» WORK TO DO: Resume the review of The Rhetoric of Reaction below, writing on from its final sentence.

» DOCUMENT SECTION:
....
Classic Conservative Arguments Taken Apart

A review of The Rhetoric of Reaction
(Author: Albert O. Hirschman)

Hirschman’s 1991 analysis of classic conservative rhetoric easily stands the test of time. It’s incisive, savvy about human psychology, and is empirically rooted in history. Inspired by his analysis, my review will include a couple topics. The first is (what I regard as) the depravity of conservative intellectuals. The second is my speculative prediction about what the Big Debate of the 21st century will be. Then I’ll conclude with criticisms of Hirschman’s project.

As introduction, let’s do a speed tour of the key ideas in his approach.

Hirschman adroitly centered his entire analysis around the historical development of the concept of citizenship, as outlined in a 1949 lecture by T.H. Marshall. Marshall was famous for his categorization of rights at the civil, political, and social levels. His lecture grandly described the securing (1) of civil rights during the 18th century (e.g. property rights, freedom from coercions), (2) of political rights during the 19th (universal suffrage), and (3) social rights during the 20th (principally, the welfare state).

Hirschman borrows Marshall’s chronology to analyze how conservatives reacted against each of these historical developments. In other words, how did conservative politicians and intellectuals argue against each of these progressive projects? What forms did their reactionary rhetoric take?

Hirschman declares that there are really just three such forms: the Perversity thesis, the Futility thesis, and the Jeopardy thesis:

  • Perversity: the new proposal will just make things worse
  • Futility: laws of nature guarantee that implementing the proposal will have no relevant effect
  • Jeopardy: implementation is likely to destroy other valuable, hard-won advances or institutions

Speed tour: The failures of the French Revolution provide an apropos starting point for Hirschman’s tour through history. Change should only be incremental, cries Edmund Burke. Radical liberation and democracy are dangerous! Later, in 19th-century Britain, two voting reform proposals produce howls of horror. Later, in the 20th century, Keynesian stimulus measures violate classical economics and can only lead to dependency and ruin. These are the slow-moving kinds of political convulsions that Hirschman dissects, identifying various reactionary objections in terms of his three forms. Progressives push to expand rights to attain freedom and equality; and reactionary arguments deride their naivety.
....
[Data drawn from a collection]
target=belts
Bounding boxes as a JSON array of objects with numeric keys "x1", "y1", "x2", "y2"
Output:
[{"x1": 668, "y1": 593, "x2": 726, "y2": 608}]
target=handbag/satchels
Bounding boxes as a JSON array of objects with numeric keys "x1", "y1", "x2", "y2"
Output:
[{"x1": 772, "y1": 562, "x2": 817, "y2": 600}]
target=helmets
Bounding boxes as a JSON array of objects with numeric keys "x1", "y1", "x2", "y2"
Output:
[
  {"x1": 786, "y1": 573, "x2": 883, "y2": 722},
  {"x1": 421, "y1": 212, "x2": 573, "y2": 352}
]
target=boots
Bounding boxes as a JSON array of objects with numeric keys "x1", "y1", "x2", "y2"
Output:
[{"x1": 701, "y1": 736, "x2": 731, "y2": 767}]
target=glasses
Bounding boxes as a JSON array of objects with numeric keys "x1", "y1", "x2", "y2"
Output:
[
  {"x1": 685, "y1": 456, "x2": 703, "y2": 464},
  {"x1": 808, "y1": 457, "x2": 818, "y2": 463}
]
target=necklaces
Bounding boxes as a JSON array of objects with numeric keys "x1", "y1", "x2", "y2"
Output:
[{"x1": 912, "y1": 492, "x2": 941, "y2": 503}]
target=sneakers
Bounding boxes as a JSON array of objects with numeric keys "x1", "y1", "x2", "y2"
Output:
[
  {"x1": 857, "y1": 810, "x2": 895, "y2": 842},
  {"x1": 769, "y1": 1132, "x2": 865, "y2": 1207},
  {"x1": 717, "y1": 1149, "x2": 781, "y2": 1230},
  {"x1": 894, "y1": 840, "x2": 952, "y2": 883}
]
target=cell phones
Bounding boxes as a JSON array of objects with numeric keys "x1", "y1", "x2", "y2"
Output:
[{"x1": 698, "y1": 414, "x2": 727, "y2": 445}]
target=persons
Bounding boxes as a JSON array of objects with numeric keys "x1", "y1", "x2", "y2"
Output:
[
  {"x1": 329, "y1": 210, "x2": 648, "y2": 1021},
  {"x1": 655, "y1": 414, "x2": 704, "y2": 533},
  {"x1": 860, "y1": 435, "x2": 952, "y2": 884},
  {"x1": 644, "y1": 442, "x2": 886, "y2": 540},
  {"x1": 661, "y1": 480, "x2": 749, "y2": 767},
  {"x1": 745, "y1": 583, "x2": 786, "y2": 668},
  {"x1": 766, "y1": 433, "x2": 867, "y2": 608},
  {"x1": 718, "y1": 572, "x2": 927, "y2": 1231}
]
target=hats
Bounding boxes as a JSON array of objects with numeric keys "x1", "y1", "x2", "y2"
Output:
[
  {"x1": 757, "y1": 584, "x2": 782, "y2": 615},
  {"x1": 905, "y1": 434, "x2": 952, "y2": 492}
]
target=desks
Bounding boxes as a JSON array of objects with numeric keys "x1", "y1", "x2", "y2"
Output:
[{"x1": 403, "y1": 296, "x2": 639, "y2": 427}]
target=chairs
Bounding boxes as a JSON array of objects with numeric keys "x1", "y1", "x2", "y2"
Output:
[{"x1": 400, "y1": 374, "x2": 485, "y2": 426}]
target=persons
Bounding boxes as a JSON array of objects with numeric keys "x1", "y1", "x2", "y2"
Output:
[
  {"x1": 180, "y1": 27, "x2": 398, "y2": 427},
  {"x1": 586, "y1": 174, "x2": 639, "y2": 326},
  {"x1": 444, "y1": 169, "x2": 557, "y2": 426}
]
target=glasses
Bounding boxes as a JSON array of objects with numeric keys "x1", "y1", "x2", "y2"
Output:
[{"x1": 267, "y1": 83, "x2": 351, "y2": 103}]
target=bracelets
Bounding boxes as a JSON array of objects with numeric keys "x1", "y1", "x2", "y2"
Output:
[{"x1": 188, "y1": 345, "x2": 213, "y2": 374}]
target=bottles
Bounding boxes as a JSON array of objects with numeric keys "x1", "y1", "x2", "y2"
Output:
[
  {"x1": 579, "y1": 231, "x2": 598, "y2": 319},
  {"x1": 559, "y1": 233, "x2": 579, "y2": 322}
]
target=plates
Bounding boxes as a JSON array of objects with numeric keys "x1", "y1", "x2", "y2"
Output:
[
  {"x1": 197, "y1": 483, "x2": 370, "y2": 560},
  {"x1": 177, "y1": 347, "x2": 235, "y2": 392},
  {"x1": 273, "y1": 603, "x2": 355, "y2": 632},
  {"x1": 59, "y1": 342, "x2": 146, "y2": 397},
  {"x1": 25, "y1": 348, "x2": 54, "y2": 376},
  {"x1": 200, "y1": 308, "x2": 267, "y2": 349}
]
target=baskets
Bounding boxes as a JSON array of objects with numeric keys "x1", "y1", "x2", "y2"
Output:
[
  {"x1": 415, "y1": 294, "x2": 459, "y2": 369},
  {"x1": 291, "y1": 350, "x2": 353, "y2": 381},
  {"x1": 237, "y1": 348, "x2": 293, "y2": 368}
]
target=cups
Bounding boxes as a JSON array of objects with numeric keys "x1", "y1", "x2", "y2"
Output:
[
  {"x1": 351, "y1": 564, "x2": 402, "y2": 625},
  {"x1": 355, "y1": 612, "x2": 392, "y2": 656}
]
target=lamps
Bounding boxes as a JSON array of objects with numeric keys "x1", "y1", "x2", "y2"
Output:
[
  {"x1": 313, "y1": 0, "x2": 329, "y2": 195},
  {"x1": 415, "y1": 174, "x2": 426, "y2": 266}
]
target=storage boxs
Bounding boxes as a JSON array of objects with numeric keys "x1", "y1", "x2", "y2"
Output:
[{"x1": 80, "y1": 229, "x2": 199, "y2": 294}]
....
» FINAL RESULT:
Depravity

Towards the book’s end, Hirschman turns the spotlight on three parallel progressive arguments, and finds them as questionable as the three reactionary theses. He summarizes, in comparative form:

  Reactionary Argument Progressive Rejoinders
Perversity The contemplated action will bring disastrous consequences Not to take the contemplated action will bring disastrous consequences.  (“Imminent Danger”)
Futility The contemplated action attempts to change permanent structural characteristics (“laws”) of the social order; it is therefore bound to be wholly ineffective, futile. The contemplated action is backed up by powerful historical forces that are already “on the march”; opposing them would be utterly futile. (“Historical Inevitability”)
Jeopardy The new reform will jeopardize the older one. The new and the old reforms will mutually reinforce each other.  (“Synergy”)

For any particular action or reform, it is a priori difficult to determine whether the reactionary argument or the progressive argument is more plausible, or how likely the supposed consequences are. The factors are complex, and our understanding of history has limits. Historically, most of the reactionary arguments have eventually been proved wrong.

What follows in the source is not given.